The first was Gen. Lloyd Newton, then-commander of Air Education and Training Command, who presented Mr. Johnson with a coin during a visit to Goodfellow. The second was Maj. Gen. Norma Brown, who Mr. Johnson described as "a top-notch commander - a people's commander."
In addition to his job, Mr. Johnson said he was happy being in charge of the Black History Month Gospel Service at the base chapel. He is also a member of the African-American Heritage Committee and the Black Employment Committee, and is active in his church.

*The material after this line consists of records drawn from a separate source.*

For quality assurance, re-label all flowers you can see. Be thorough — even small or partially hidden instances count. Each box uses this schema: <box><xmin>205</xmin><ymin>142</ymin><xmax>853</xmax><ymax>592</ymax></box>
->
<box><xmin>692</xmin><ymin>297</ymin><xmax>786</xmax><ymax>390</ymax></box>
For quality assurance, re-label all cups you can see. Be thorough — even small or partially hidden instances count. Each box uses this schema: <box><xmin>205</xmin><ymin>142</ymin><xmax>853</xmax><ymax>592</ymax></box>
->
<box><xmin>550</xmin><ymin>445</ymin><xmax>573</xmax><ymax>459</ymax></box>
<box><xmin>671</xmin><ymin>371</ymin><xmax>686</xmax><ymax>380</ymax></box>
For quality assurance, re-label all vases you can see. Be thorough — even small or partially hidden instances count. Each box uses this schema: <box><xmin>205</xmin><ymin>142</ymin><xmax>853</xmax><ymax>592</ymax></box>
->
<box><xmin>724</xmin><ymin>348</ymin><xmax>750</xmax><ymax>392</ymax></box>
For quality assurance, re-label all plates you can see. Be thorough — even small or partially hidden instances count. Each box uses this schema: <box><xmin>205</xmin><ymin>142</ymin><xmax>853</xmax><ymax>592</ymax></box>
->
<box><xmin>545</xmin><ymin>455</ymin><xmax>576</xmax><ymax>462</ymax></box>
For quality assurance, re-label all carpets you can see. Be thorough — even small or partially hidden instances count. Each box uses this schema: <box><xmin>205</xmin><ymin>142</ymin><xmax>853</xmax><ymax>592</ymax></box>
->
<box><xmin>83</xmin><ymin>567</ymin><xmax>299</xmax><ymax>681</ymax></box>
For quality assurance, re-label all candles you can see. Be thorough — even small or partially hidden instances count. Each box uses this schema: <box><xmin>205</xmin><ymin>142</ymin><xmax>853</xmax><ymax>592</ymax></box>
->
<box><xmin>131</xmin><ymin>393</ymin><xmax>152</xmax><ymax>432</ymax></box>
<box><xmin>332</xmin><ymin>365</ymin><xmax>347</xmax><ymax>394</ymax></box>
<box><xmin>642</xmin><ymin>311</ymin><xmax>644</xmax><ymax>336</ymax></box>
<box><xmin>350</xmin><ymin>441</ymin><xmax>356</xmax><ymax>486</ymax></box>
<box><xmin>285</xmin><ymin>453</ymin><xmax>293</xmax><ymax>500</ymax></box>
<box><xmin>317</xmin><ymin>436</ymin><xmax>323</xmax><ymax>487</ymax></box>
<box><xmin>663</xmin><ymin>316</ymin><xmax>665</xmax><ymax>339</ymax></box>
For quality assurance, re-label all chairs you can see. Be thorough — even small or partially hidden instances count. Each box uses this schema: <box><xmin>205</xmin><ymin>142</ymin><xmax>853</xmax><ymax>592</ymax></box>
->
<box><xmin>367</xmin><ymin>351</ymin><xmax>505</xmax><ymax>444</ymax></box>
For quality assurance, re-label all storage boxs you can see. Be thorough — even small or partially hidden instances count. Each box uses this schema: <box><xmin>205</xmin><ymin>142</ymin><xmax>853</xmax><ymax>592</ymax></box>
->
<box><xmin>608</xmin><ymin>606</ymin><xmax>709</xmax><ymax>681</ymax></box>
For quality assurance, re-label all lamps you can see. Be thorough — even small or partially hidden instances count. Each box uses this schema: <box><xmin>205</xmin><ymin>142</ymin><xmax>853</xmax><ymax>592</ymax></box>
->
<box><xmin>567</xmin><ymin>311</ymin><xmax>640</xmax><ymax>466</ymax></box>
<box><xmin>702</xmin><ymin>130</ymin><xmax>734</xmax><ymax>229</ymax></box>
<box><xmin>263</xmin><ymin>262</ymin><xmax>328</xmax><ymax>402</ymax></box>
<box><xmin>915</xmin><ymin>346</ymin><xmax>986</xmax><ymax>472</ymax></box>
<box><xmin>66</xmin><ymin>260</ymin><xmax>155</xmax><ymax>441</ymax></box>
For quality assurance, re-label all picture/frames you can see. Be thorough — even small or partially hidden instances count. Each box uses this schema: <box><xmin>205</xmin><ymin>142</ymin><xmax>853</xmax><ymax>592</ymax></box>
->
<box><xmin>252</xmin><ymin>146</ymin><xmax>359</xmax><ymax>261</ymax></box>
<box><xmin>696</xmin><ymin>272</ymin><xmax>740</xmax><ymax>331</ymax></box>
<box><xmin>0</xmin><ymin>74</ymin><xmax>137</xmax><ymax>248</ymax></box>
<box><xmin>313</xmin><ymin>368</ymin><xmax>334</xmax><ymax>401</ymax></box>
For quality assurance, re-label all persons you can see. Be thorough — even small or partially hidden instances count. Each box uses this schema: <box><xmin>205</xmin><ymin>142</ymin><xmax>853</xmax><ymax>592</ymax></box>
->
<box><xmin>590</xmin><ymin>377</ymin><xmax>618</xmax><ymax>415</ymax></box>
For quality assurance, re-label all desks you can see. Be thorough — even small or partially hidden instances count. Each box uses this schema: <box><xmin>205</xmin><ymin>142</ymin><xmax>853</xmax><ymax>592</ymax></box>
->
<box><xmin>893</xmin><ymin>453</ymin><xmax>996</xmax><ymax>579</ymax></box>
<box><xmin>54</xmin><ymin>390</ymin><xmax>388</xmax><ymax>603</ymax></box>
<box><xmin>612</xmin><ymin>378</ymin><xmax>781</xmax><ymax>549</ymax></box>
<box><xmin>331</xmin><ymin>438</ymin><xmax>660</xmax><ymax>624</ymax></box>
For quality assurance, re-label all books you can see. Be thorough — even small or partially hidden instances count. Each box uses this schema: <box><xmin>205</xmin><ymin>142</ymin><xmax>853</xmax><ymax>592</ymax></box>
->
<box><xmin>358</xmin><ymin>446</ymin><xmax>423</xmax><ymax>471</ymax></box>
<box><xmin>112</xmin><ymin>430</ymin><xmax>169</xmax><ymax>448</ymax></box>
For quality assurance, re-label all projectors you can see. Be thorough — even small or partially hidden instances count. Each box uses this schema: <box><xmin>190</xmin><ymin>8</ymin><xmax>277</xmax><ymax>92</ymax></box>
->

Mr. Johnson is retiring in April, and he said he looks forward to continuing with his volunteer work on the board of an adult daycare program. He said he might also volunteer as a substitute bus driver. Retirement will also give Mr. Johnson more time to spend with Sammie, his wife of 39 years, and their children Tracy, Stacy and Christina, who live in the local area. He will even have time to take his grandson, Samuel, fishing when he gets old enough.
As he looked back at his career, Mr. Johnson had a simple reason for staying with Goodfellow for 40 years.
"Why change when it's not necessary?" he quipped. "The job has been great, the pay has been great and I've had great supervisors." He added that he is often at work even when he doesn't feel well - when he called in sick this past year, it surprised many of his co-workers, many of whom had never known him to do so.
"My deal is this," Mr. Johnson said. "I'm paid to do a job, so I do it to the best of my ability, and part of that is making sure to be here to do that job even if I don't want to be."
As he prepares to leave for retirement, Mr. Johnson said he's satisfied with the record he'll leave behind. "I take pride in my work," he said, "and the record shows that."